A student walks ip a winding staircase
Hart Hall is home to many arts and humanities programs and departments, including the Department of Asian American Studies and the Department of Gender, Sexuality & Women's Studies. (Gregory Urquiaga / UC Davis)
UC Davis Awarded $1.25 Million for Expanding Interdisciplinary Studies 

Two UC Davis College of Letters and Science humanities departments have been awarded a total of $1.25 million in grant funding from the Mellon Foundation.  

The Department of Asian American Studies was approved for a $750,000 grant for a proposed interdisciplinary program and designated emphasis focused on critical empire and militarism studies. The Department of Gender, Sexuality & Women's Studies was approved for a $500,000 grant to fund a three-year working group focused on building the field of trans studies. 

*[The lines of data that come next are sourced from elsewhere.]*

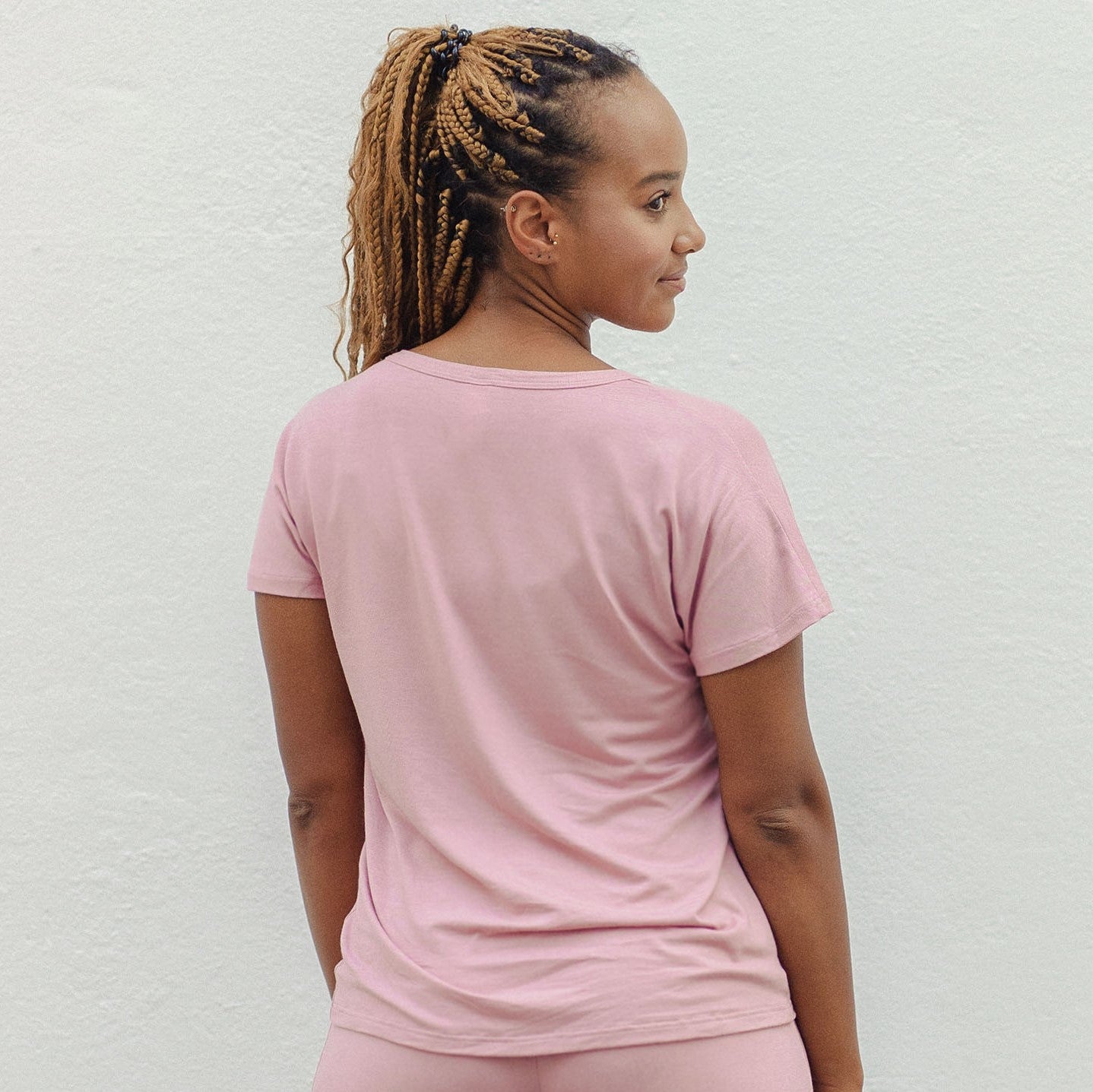 Eine Frau mit geflochtenem Haar trägt ein rosa T-Shirt und schaut von der Kamera weg.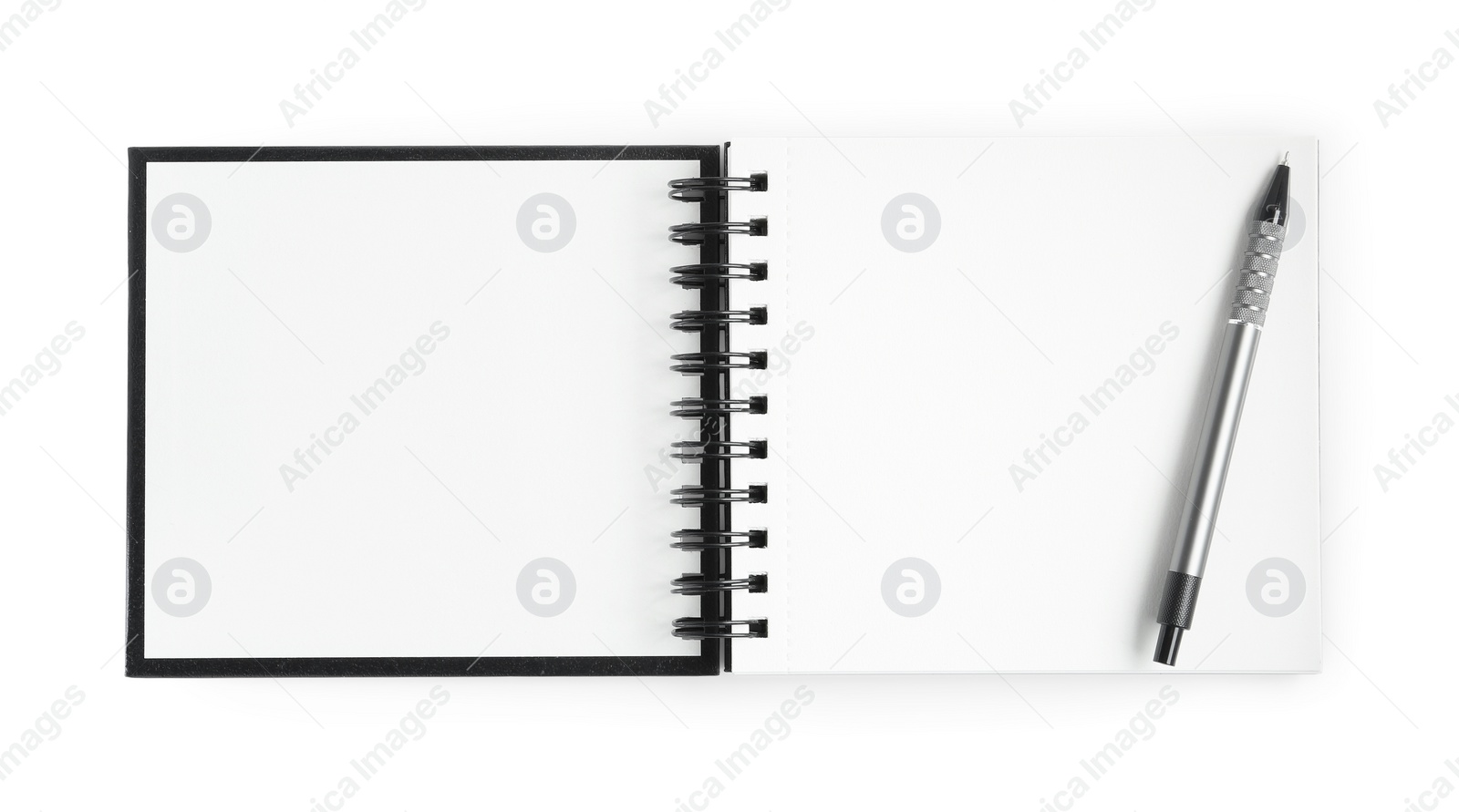 Photo of One notebook and pen isolated on white, top view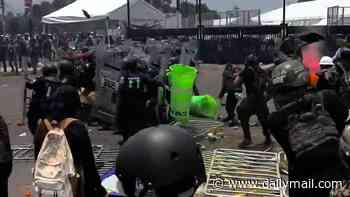 Chaos erupts outside Mexico City World Cup stadium as protesters fight with riot police and man suffers heart attack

Specialization in critical empire and militarism studies 

The interdisciplinary program and designated emphasis is intended to provided undergraduate and graduate students training that foregrounds the ways war, violence, dispossession and extraction are foundational in the systems of imperial expansion, racial capitalism and militarization. 

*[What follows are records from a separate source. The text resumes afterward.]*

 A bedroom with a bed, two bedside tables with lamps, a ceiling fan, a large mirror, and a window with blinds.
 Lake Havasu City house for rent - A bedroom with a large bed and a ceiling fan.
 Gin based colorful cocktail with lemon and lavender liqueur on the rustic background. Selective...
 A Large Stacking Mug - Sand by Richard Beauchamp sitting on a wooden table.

In addition to the interdisciplinary program, the Department of Asian American Studies plans to hire a tenure-track assistant professor whose research is related to the topic with a specific focus on the Pacific, Philippines or Southwest Asian and North African diasporas.  

Building the field of trans studies 

The Department of Gender, Sexuality & Women's Studies will form a working group called Stem the Tide: Trans Liberation in an Age of Fascism, which will focus on initiatives that contextualize the global surge in anti-trans violence amidst a history of fascism across the last three centuries.  

The group will work on three initiatives, including: 

  • Creating a national conference comprised of trans studies professors and scholars who are reflecting on anti-trans elements of fascist or authoritarian governance.
  • Forming a digital hub of trans studies teaching and organizing materials, aimed specifically at creating free and open resources for students in high school and above, including those who are affected by government-mandated bans on race-, gender-, and sexuality-based education.
  • Writing a collaborative manuscript based on findings from the first two years of the project. 

During the grant period, the group will create a digital hub that includes eight or more teaching modules, lecture materials, and visual resources on trans studies histories for public use. 

Staggered over three years, the initiatives aim to foster a robust scholarly community with short- and long-term goals for growth in future years.